Ich glaube, zu den Schwierigkeiten kommt es dann, wenn man den Plot stark character-driven ausrichtet. Die Odyssee z.B. handelt von den Listen des Odysseus. Die dramatische Logik verbietet einfach, dass der Held stirbt.

Zitat von: Sturmbluth am 10. Mai 2016, 18:22:09
Damit der Leser emotional angesprochen wird, muss er die Figur ersteinmal mögen. Was mich zum Knackpunkt bringt: ich scheue mich davor, eine Figur auszuarbeiten, ihr Leben einzuhauchen, ja, sie selbst zu mögen, nur um sie dann sterben zu lassen, sie gar nicht das Ende des Abenteuers erleben zu lassen.

Lass die Figur ihre Rolle auf der Bühne spielen. Der tragische Tod gehört bei der plot-driven Schreibe zur Rolle. Und immer daran denken: Der Tod ist das ultimative Scheitern. Je stärker du den Leser an den Wünschen, Träumen und Hoffnungen der Figur teilhaben lässt, desto mehr wird der Leser diese Figur mögen und durch ihren Tod berührt werden. 

Maubel

Also, wie Araluen gesagt hatte, habe ich schon viele Figuren, darunter auch geliebte, das Zeitliche segnen lassen. Das gehört wie für Lothen für mich dazu und ist eine ganz wichtige Emotion. Bisher wusste ich von Figuren, dass sie sterben werden von Anfang an, aber ich habe nie eine Figur geplant, um sie sterben zu lassen. D.h. ich entwickel eine Figur und dann stelle ich fest, wo ihre Reise hingeht und manchmal muss er eben sterben, aber ich gehe eine Geschichte nicht an mit ich brauche eine Bezugsperson des Protagonisten, der dann dramatisch vor dem Ende stirbt, damit ich mich nicht von meinen eigentlichen Figuren lösen muss - Das tut (meist) nicht weh und ist leicht. Aber man läuft Gefahr, dass eben auch der Leser nicht davon berührt ist, weil man der Figur nicht alles gegeben hat und seine ganz großen Gefühle zurück gelassen hat - es würde sich ja nicht lohnen bei ihr.
Wenn jemand sterben soll, dann muss das wehtun (friedliches Entschlafen, das einer Erlösung gleich kommen soll, ausgenommen). Der Leser und die anderen Figuren haben etwas zu verlieren mit dem Verlust des Totgeweihten und sei es "nur" einen geliebten Menschen.

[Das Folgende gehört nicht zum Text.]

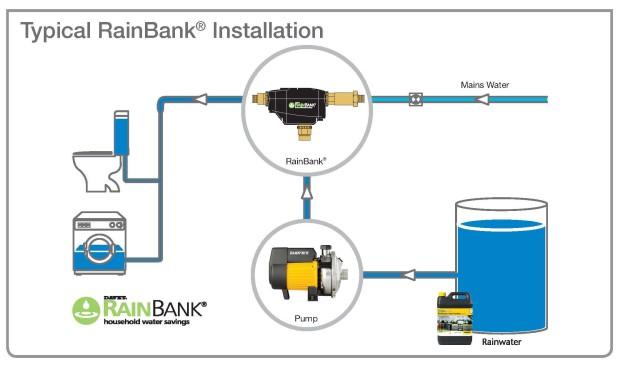 rainbank_install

Deshalb darf man da nicht zurück halten und das geht am Einfachsten, wenn man eine Figur sterben lässt, die mehr als nur diese Funktion hatte, die ein Leben hatte, Wünsche und Träume und das kann sich durchaus auch erst während des Schreibens ergeben.

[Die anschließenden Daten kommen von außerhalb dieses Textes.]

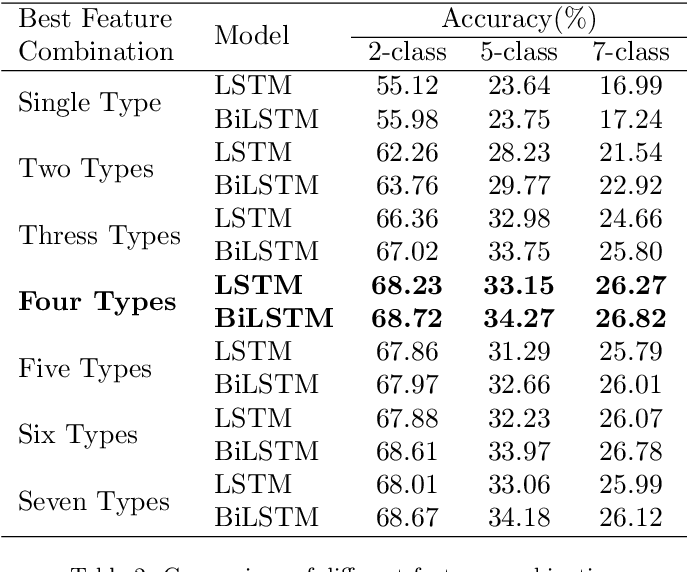 Figure 4 for Utterance-Based Audio Sentiment Analysis Learned by a Parallel Combination of CNN and LSTM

Bei mir sterben, wie gesagt, häufig welche. Davon sind viele beim Plotten geplant, aber manchmal kommt es auch vor, dass ich erst beim Schreiben das Gefühl habe - oh oh, da kommt er jetzt nicht mehr raus. Diesen Moment fühlt man richtig und man fühlt sich durchaus etwas sadistisch, dass man da jetzt die Guillotine nutzt, aber häufig sind das die Momente, wo man auch beim Leser Gefühle weckt. Übrigens, habe ich auch schon öfter Charaktere begnadigt. Als ich an der Stelle ankam, passte es einfach nicht mehr und sie durften doch heiraten und zehn Kinder haben ;)

Bisher haben mich in der angesprochenen Serie übrigens nur zwei Charaktertode richtig mitgerissen, ich weiß aber definitiv, dass noch ein dritter dazu kommen wird - einer davon bringt mich bei jedem neuen Lesen zum Weinen, aber es ist ein gutes Weinen. Der zweite... hat festgestellt, dass er doch nicht so tot ist, wie gedacht ;) Irgendwie war er für die Geschichte noch wichtig, aber in dem Moment, da musste er sterben. Weiter leben war keine Option.